PENYAIR KOK MENTRI?

DIA SEMATKAN SELENGKAP SIMBUL

dia membatik puisi
di kain seluas Indonesia
tulisannya jelas terbaca
dari seluruh pelosok dunia
dia susun bait demi bait puisi
mengikuti lengkung-lengkung keris
menembus seluruh jalan kampung
terekam bangsa-bangsa jejaknya
dia sematkan selengkap simbul 
di seluruh halaman Mesjid
sehingga dia sendiri termangu 
dan terharu

Kemayoran, 19112018
#puisipendekindonesia
-------

Kan sudah saya bilang. Ini bukan zaman Orde Baru yang sentralistik dan banyak organisasi yang dianggap paling sah, tapi tanpa rujukan undang-undang. Melainkan atas dasar kalimat pemerintah yang sepihak. Kalau sekarang di era reformasi Presiden Jokowi, tentu sudah banyak perubahan. Meskipun belum sempurna. Bahkan sebenarnya sudah terasa sejak era presiden Megawati dulu. Sampai saya bilang saat itu, Mega sangat baik. Pada hal tertentu terlalu baik bahkan. 

Penyair dan sastrawan pada umumnya pada hari ini, terutama setelah memasuki era reformasi 1998, punya keberangkatan yang beragam. Tapi lebih kuat. Dari daerah dan komunitas yang beragam. Berasal dari berbagai profesi. Dari media yang berbeda-beda. Dst. Meskipun kadang masih diwarnai oleh arogansi dari yang merasa garis pemerintahnya lebih tegas. Misalnya karena dia PNS, digaji negara, atau berada di suatu organisasi yang merasa tangan kanan pemerintah. Bahkan ada yang merasa 'paling', karena aktif di lingkaran (termasuk media) tertentu. Oke, sebutlah saja itu oknum. Sebab merasa posisinya menjadi legitimasi bagi sahihnya kepenyairan atau kesastrawanannya. Sayang sekali. Berarti dia habis kalau di posisi lain. 

Saya tahu, peran Allah sangat besar dalam menentukan eksistemsi dan garis kerja yang tegas dari seseorang melalui ruang puisi atau sastra pada umumnya. Itu sebabnya saya sering membela, profesi sebagai tukang bskso atau tukang bubur keliling bagi seorang penyair janganlah dihina dengan kalimat, "Dia cuma seorang ini dan itu". Sebab bukan semata urusan gaya tampilan/ pembawaan yang suka diramaikan orang itu, kepenyairan adalah hidup sejatinya. Bukan pula sekadar tempat pelarian dari kondisi-kondisi. 

Dia kuat bicara apa saja melalui sastra, tanpa harus jatuh karena tahu bulat dan peralatan rumah tangga yang dijajakannya. Tanpa harus jatuh karena dia petani, nelayan, pegawai bengkel, atau buruh pabrik. Apa urusannya?

[Tugas A] Dalam tulisan tentang penyair, sejak era presiden siapa perubahan itu sebenarnya sudah terasa?
[Tugas B] Sambung tulisan tentang penyair itu mulai dari kalimat terakhirnya.

[Cuplikan Data]
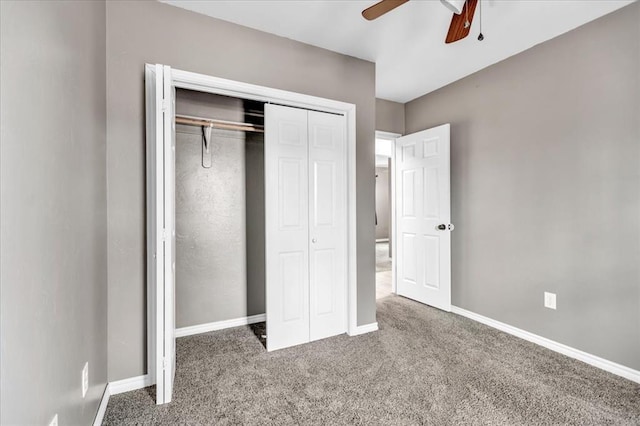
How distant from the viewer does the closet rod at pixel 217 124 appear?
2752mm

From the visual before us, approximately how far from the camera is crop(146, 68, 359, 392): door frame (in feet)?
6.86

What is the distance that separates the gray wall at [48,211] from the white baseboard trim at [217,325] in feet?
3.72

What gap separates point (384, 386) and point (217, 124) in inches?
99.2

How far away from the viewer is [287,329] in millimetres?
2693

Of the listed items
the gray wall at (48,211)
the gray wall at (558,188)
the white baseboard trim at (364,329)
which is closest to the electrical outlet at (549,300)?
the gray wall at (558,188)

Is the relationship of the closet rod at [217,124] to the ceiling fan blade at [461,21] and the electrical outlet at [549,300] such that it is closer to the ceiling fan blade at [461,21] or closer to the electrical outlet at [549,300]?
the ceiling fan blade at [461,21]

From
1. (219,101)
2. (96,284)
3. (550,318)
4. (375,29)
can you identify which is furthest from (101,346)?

[Hasil Akhir A] Sejak era Presiden Megawati.

[Hasil Akhir B]
Oleh karena itu para penyair paling cuma diam tanpa reaksi apapun di depan siaran TV yang menayangkan kalimat komentator, "Hebat, padahal dulu kamu cuma tukang roti keliling, sekarang sudah penyanyi terkenal!" Apa sebab? Karena kalimat itu cuma berlaku untuk si tukang roti keliling itu, bahkan diamini juga. Sementara bagi penyair atau sastrawan non-komersil, teorinya jauh beda. Dia belum tentu meraih materi besar dari pembacaan puisi atau dari penerbitan buku sastranya. Tidak seperti yang menyanyi dangdut dan laris albumnya. 

Tetapi mengapa penyair berani konsisten? Sebab kalau garis tangannya memungkinkan, dia bisa jadi pengusaha sukses atau jadi pegawai tinggi, atau sekelas mentri, untuk mendapatkan penghasilan atau gaji besar. Dan itu, dari profesi apapun, akan selalu disebutnya uang puisi.  Tetapi ketika Allah kasih duit harian dari menjadi tukang martabak atau supir taksi saja, maka para penyair itu akan berkata, "Sempurna!" Sambil menunggu peluang uang yang lebih sempurna lagi kalau sudah terlihat jalannya. 

Maka tipe penyair yang percontohan itu tetap saja bukan tipe pengangguran dan pemalas. Meskipun masih sangat bisa dihargai kata-kata benarnya selama masa kebetulan dia masih menganggur. Sebelum dapat kerja atau usaha yang pas. Sebab syair dan sastra itu sesungguhnya mengisyaratkan manusia pekerja keras yang mencintai keluarga dan anak keturunannya. Selalu begitu.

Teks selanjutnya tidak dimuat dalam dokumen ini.